Major US Data Releases: GDP and PCE

nashnova Research
Published 2026-04-30About 11 min read

Tonight at 20:30 Beijing time, the United States will announce the GDP data for the first quarter. The market expects an annualized growth rate of 2.3%, which seems solid on the surface, but a closer look at the composition paints a much less optimistic picture—consumer spending is only expected to increase by 1.4%, and what truly props up these results are government spending rebounds and corporate AI investments.

At the end of 2025, the United States experienced the longest government shutdown in history, with the interruption of public services and over a million employees furloughed without pay, causing a loss of approximately one percentage point in the fourth quarter GDP—this drag was released in the first quarter.

JPMorgan economist Abiel Reinhart estimates that, excluding the stimulus effect brought about by the end of the shutdown, the actual growth rate for the first quarter may only be around 1.5%.

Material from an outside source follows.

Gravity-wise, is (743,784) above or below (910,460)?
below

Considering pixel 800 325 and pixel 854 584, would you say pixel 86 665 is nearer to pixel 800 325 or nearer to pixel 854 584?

AI investment is another supporting force, but its net contribution is significantly diluted. The heavy reliance on imported hardware components results in a trade deficit that offsets it in GDP accounting. At the same time, following the Supreme Court's overturning of some tariff policies in February, companies have been stockpiling inventories before new tariffs take effect, further widening the trade deficit.

The GDPNow model of the Atlanta Fed shows that net exports alone may drag down the growth rate by about 1.3 percentage points.

Perhaps the more significant figure to watch tonight alongside the GDP data is the March PCE Price Index (the Federal Reserve's most important inflation indicator).

The market expects the overall PCE year-on-year increase to rise to 3.5%, the fastest since 2023; the core PCE is expected at 3.2%. The conflict in Iran driving up energy prices is the main driver, with record surges in gasoline prices in March and continuing into April.

Goldman Sachs has revised its full-year inflation forecast, currently expecting the core PCE to rise by 2.6% year-on-year by December, and the overall PCE to reach 3.4%, both higher than previous forecasts.

Its model estimates that energy and commodity price increases in the Gulf region will further raise the core PCE by about 0.35 percentage points and the overall PCE by about 1.25 percentage points in 2026. The institution also forecasts that Brent crude prices will remain around $100 in April and May, with the risk of oil prices leaning towards the upside, and that oil flow through the Strait of Hormuz may not fully normalize until the end of June.

RSM US Chief Economist Joe Brusuelas pointed out that the GDP boost from defense spending has not been fully reflected in the first quarter data yet, and a more significant impact will be evident in government spending in the second and third quarters.

Bloomberg economist Eliza Winger, on the other hand, outrightly stated that the growth rebound in the first quarter is more of a mechanical correction from last year's shutdown drag, with underlying demand still weak.

After tonight's data release, the core issue that the market is focused on is whether the March core PCE can confirm that the stubborn inflation that existed before the conflict is ongoing, and whether the fatigue in consumer spending has already substantially dragged down domestic demand. The answers to these two questions will directly affect the market pricing of the Fed's subsequent interest rate path.

Content is for reference only, not financial advice.